Abstract

Integrated optics has emerged as a promising solution to the electronic interconnect bottleneck, enabling high bandwidth density and low power consumption. Recently, confining photochemical and physical reactions in a micro-volume has given an extra dimension to optical interconnection using glass or polymer. Three-dimensional waveguides can then connect, combine, or split the optical signal among any blocks in all dimensions. However, the refractive index increase is still a challenge to fabricate free-form, stable and single-mode three-dimensional buried waveguides. This paper presents a new concept to tackle this challenge using the combination of femtosecond direct laser writing (FsDLW) in polymer and external diffusion of a gaseous monomer. FsDLW with two-photon absorption was used to initiate cross-linking following a programmed trajectory to form the waveguide core.

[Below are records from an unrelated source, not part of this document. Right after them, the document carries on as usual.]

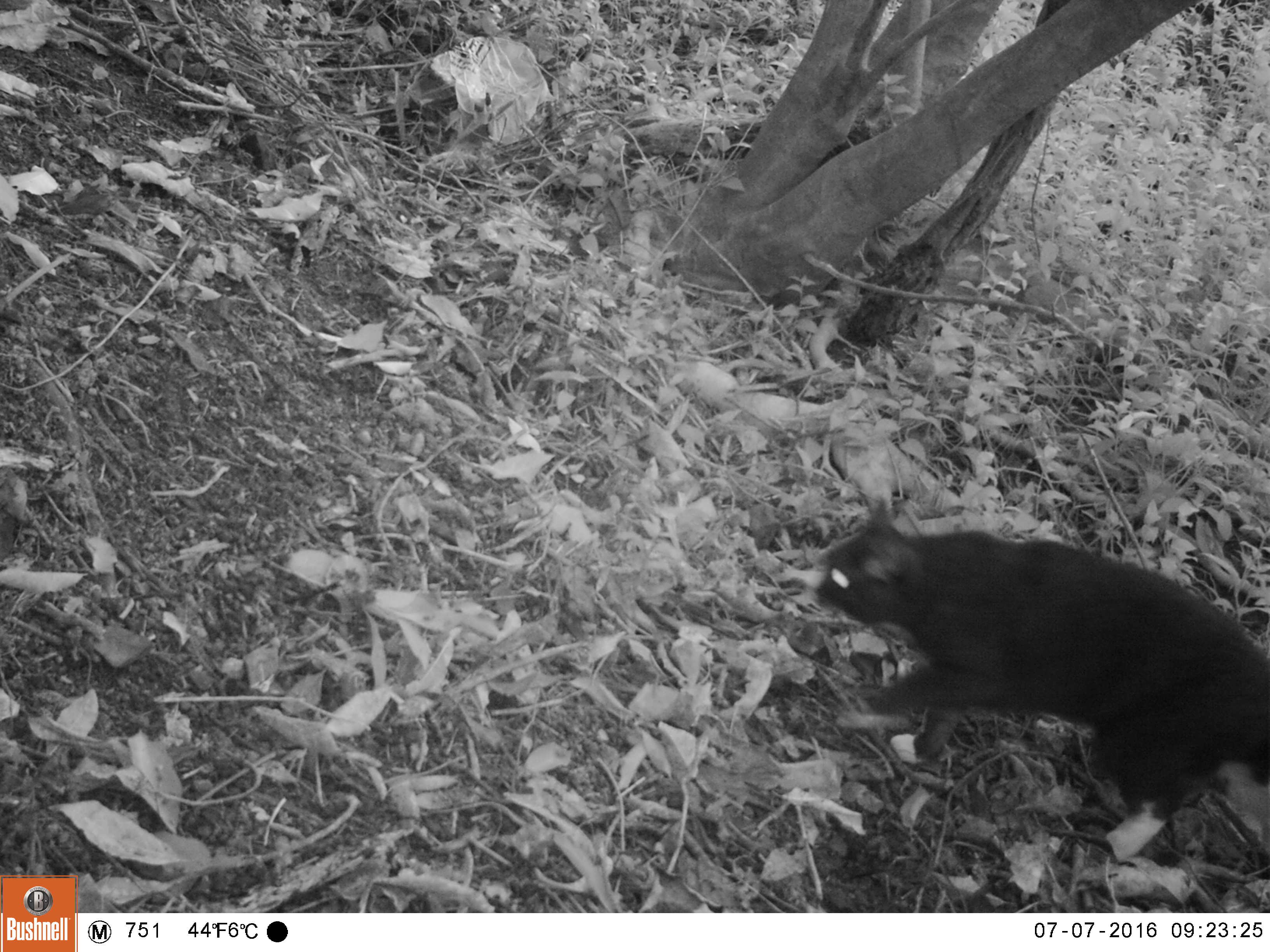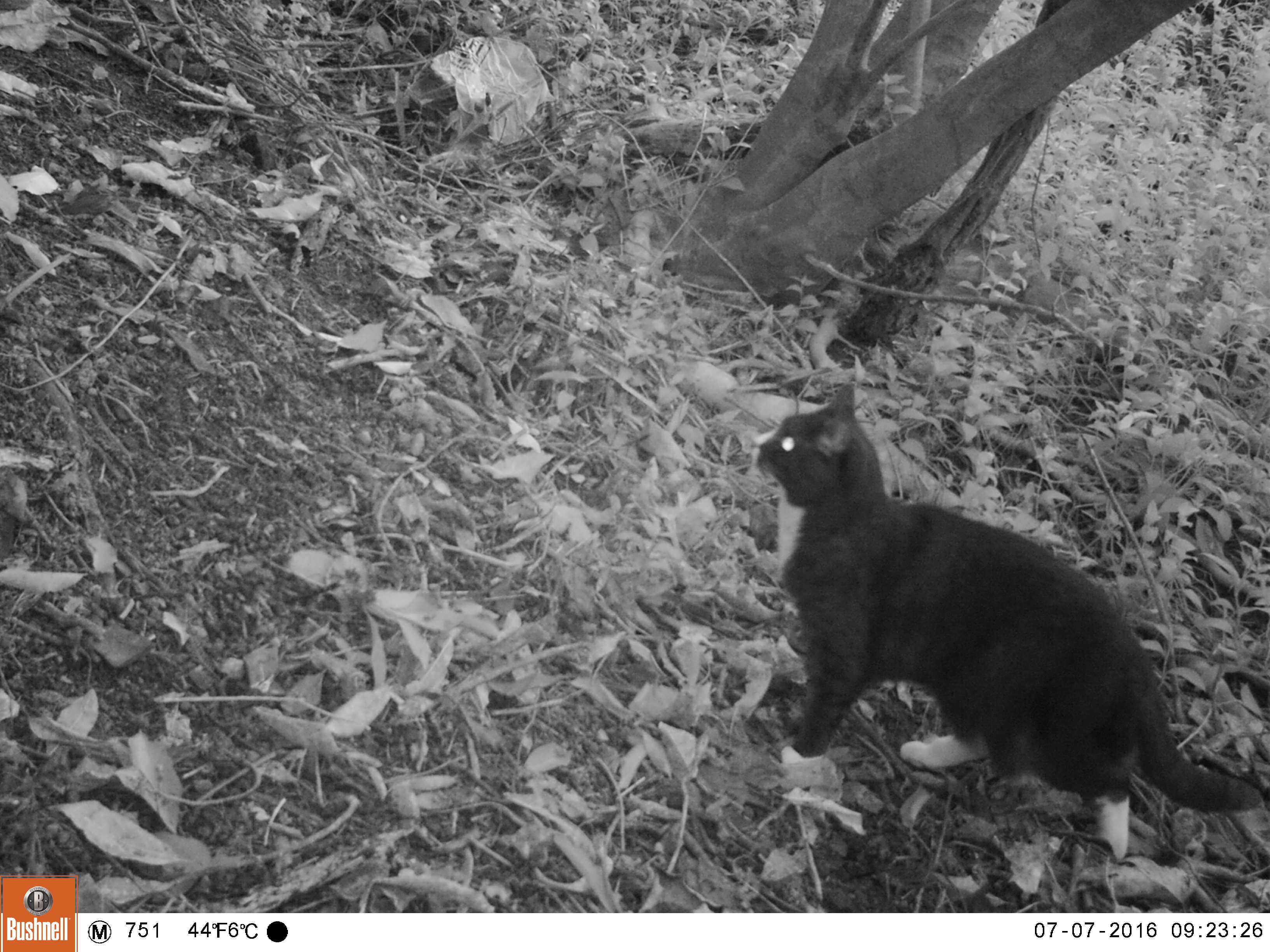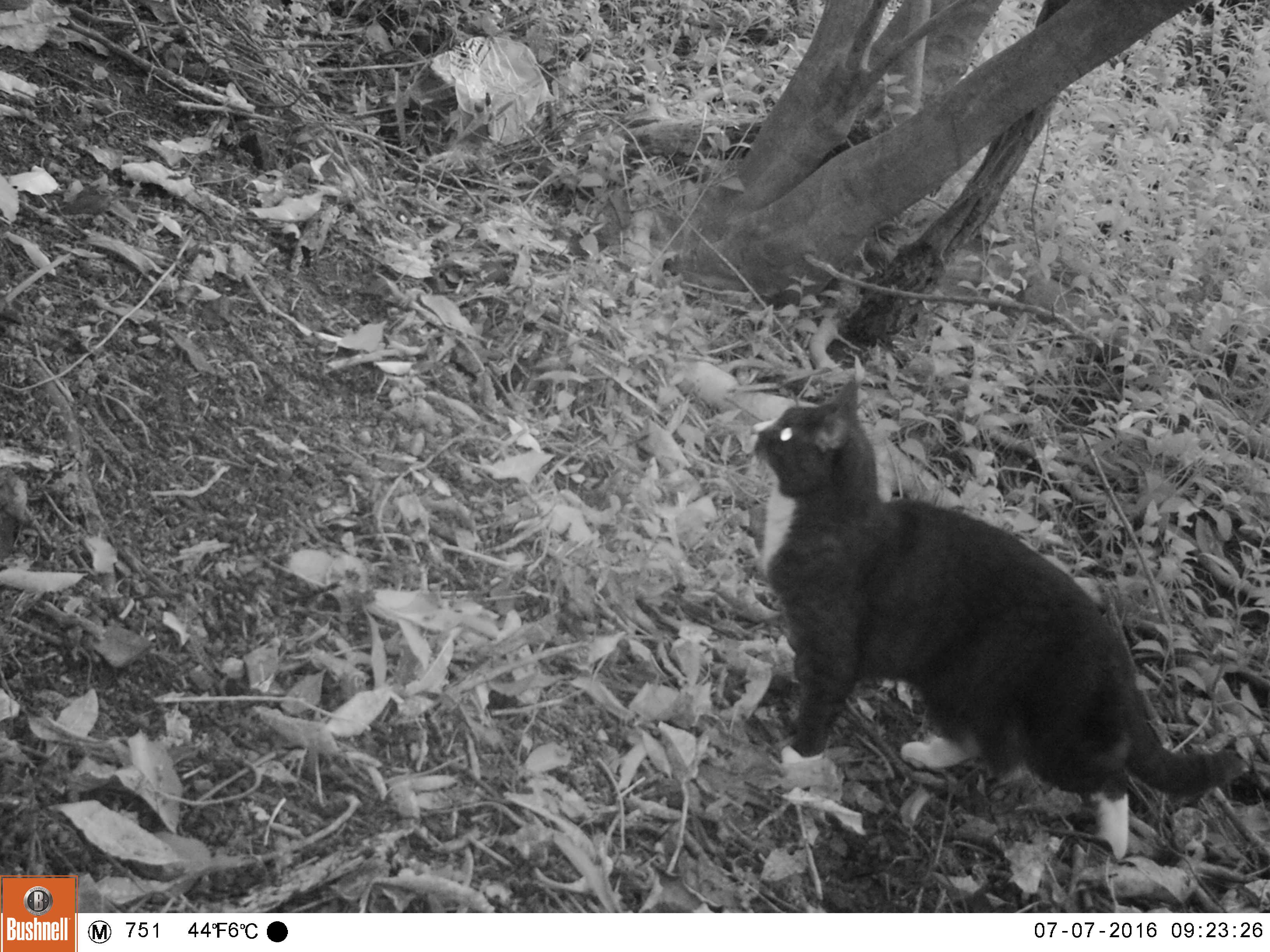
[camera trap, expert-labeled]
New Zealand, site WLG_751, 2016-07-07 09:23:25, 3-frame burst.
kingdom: Animalia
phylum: Chordata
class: Mammalia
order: Carnivora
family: Felidae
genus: Felis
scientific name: Felis catus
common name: domestic cat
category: cat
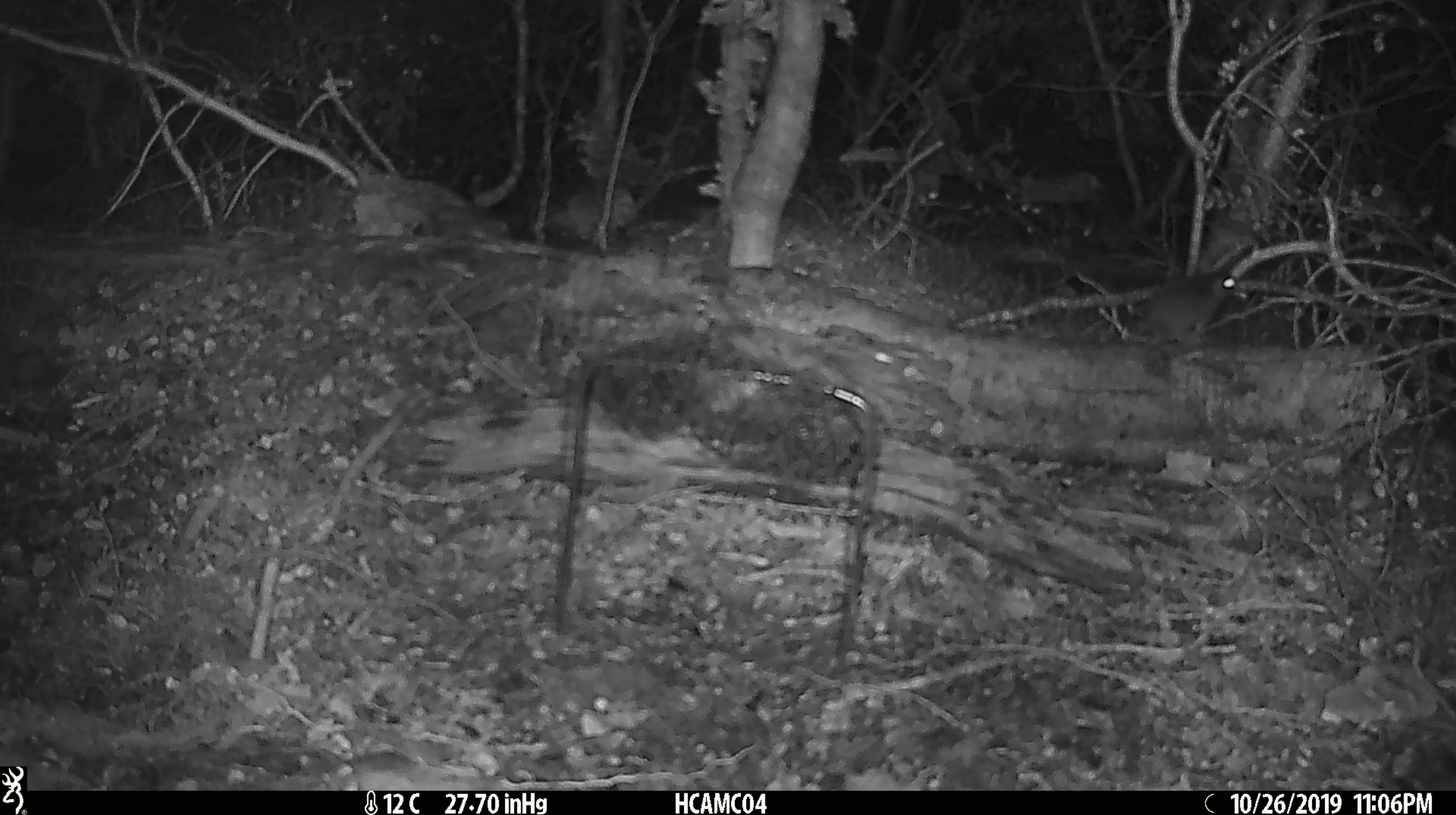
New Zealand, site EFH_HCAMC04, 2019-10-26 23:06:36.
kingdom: Animalia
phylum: Chordata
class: Mammalia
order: Rodentia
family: Muridae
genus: Mus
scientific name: Mus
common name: mouse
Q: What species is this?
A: Mouse (Mus).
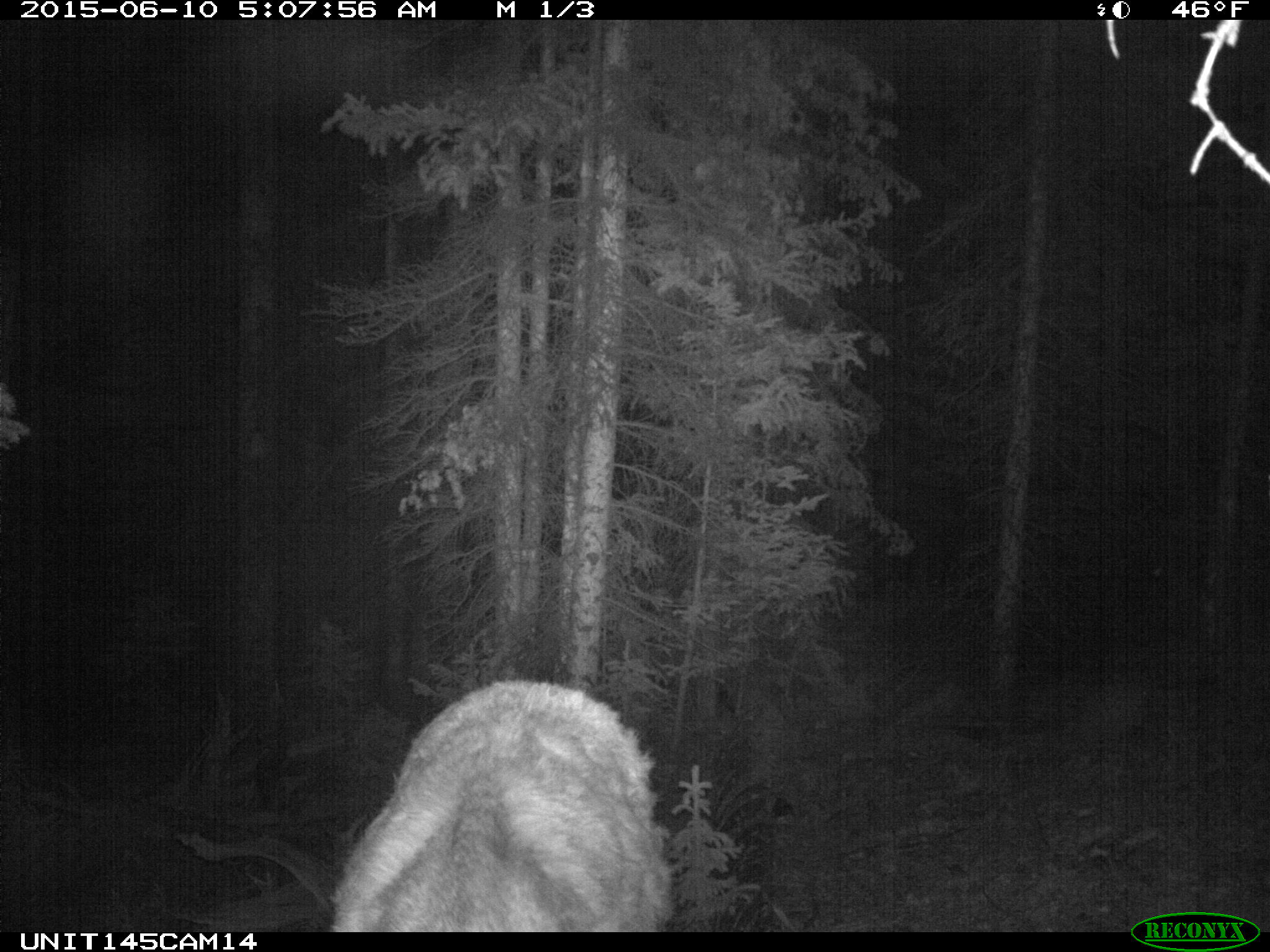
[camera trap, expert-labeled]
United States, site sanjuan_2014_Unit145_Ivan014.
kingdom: Animalia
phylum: Chordata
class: Mammalia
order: Artiodactyla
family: Cervidae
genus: Cervus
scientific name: Cervus elaphus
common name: red deer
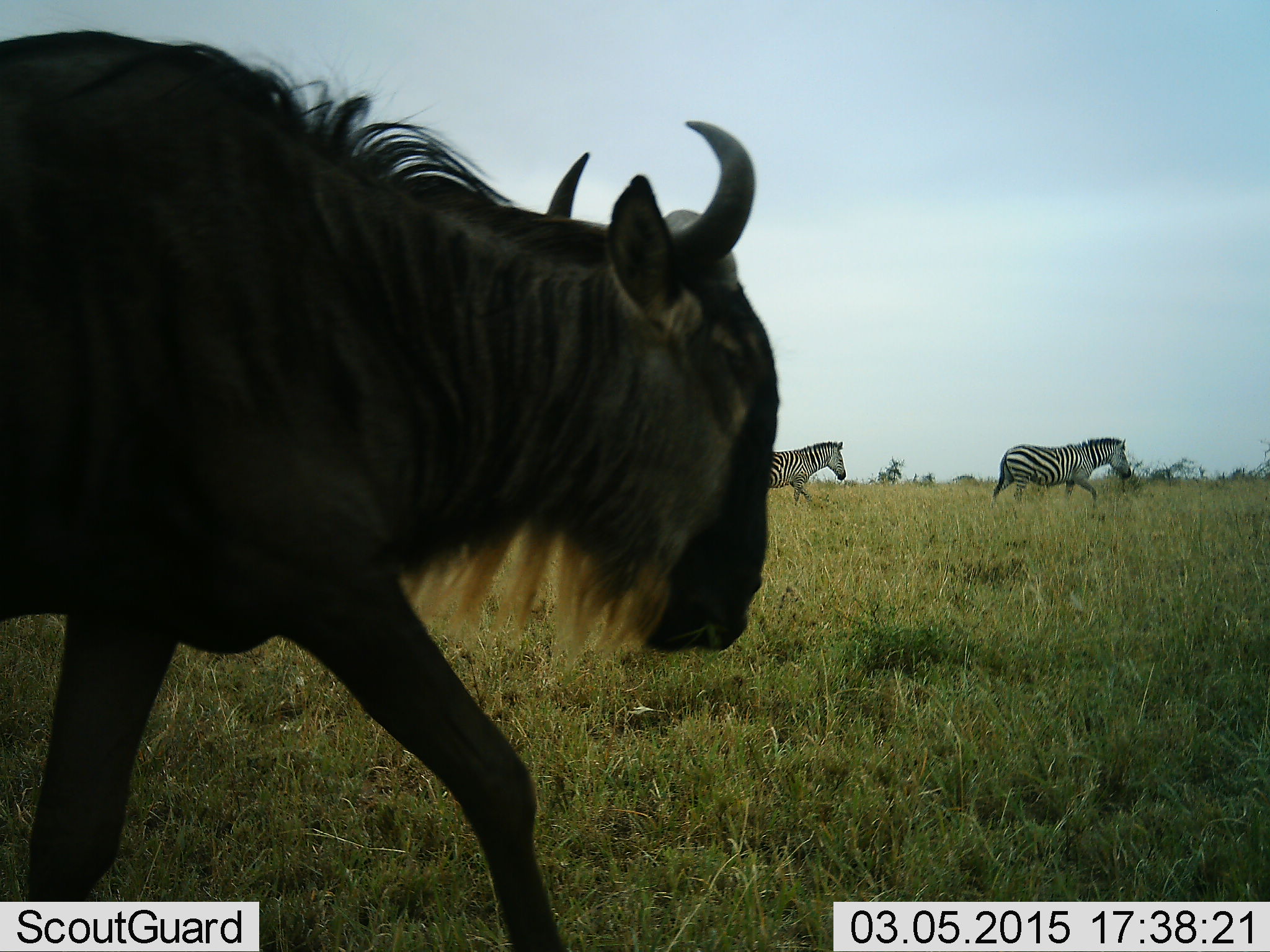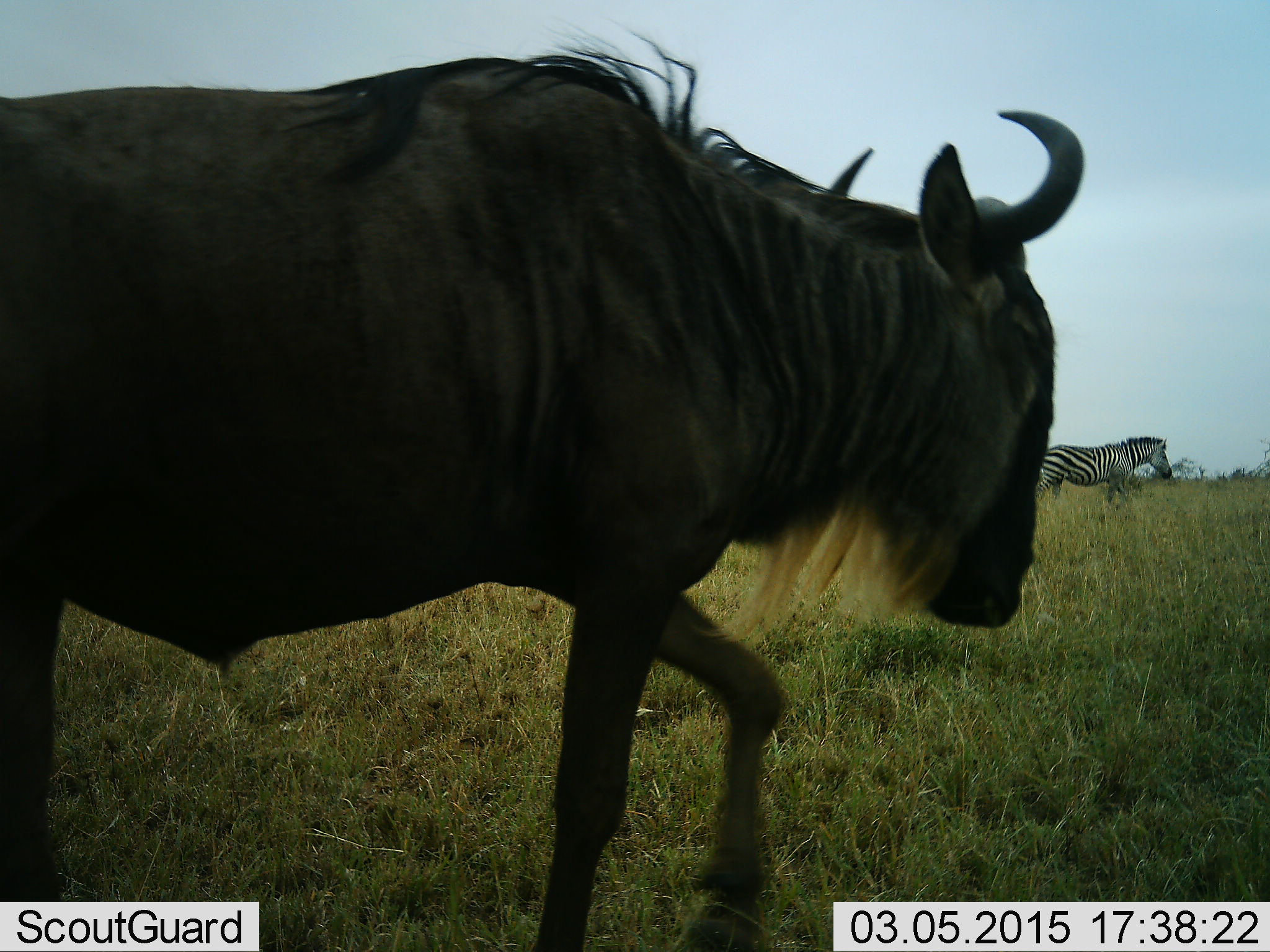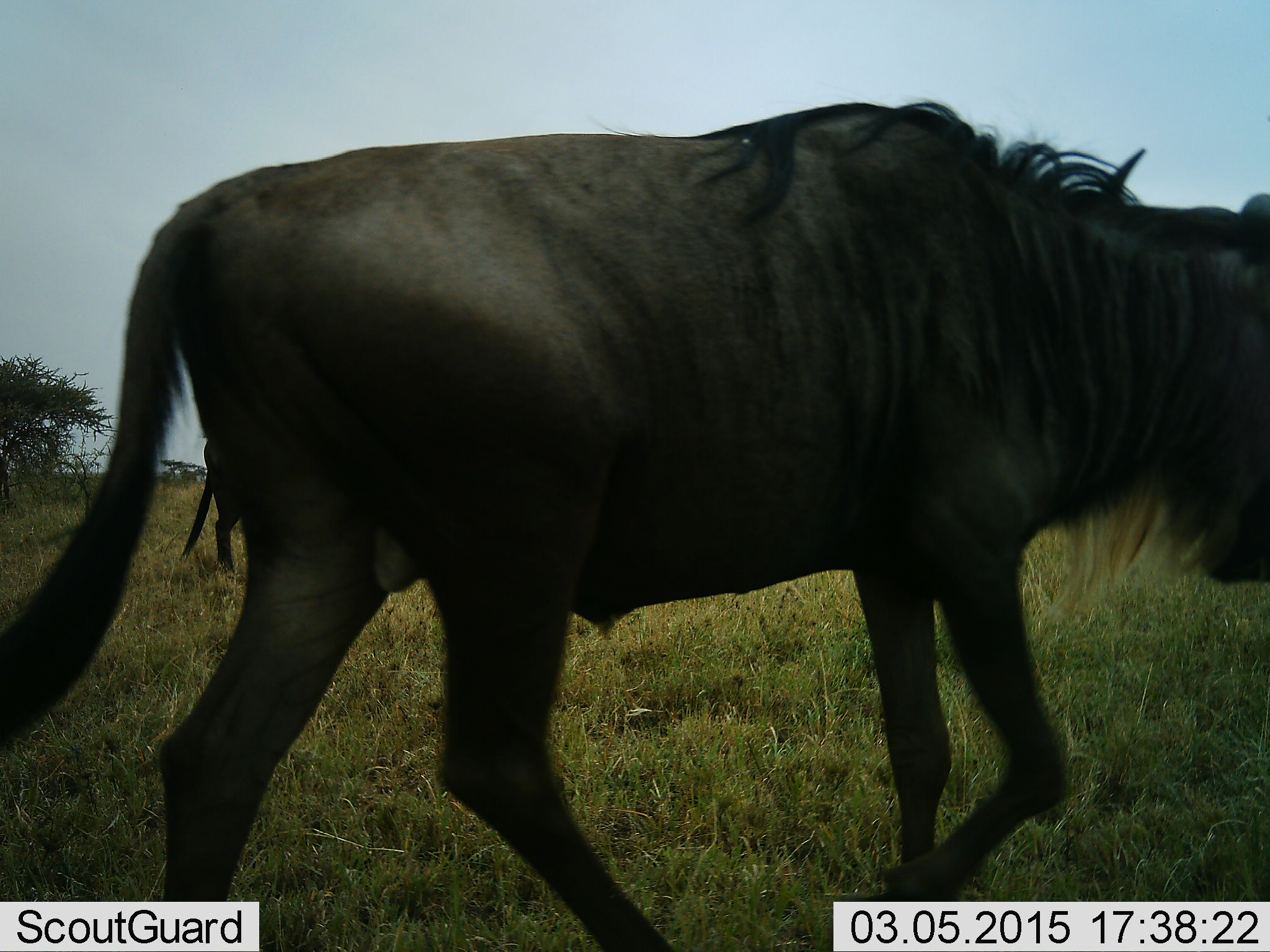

A thermal treatment was then needed to complete cross-linking. Afterwards, a low-index monomer from a gas atmosphere was diffused into the uncross-linked cladding. Since this diffusion hardly occurred in the already cross-linked pattern, the subsequent UV flood exposure only cross-linked the diffused monomer with host oligomer in the cladding. This low-index monomer decreased the refractive index of the cladding and, therefore, created enough refractive index contrast for total internal reflection. Finally, the whole structure was hard-baked for polymerization and stabilization. The peak refractive index change of 0.012 was revealed using refractive near field method. Measured near-field intensity at the end facet of waveguides showed single-mode Gaussian profiles. We further demonstrated how feature sizes can be linearly adjusted in the range of 5-12 μm by varying scanning speed and laser intensity. Moreover, changing the voxel shape by a field aperture in front of the objective was investigated. Our fabrication method requires only one layer of a single material without masks, contact or wet processing. Free-form waveguides with high index contrast have high potential to improve the density and flexibility of optical interconnects at board level. Some applications of this concept are three-dimensional arrays of optical waveguide network routers, optofans, pitch converters or splitters.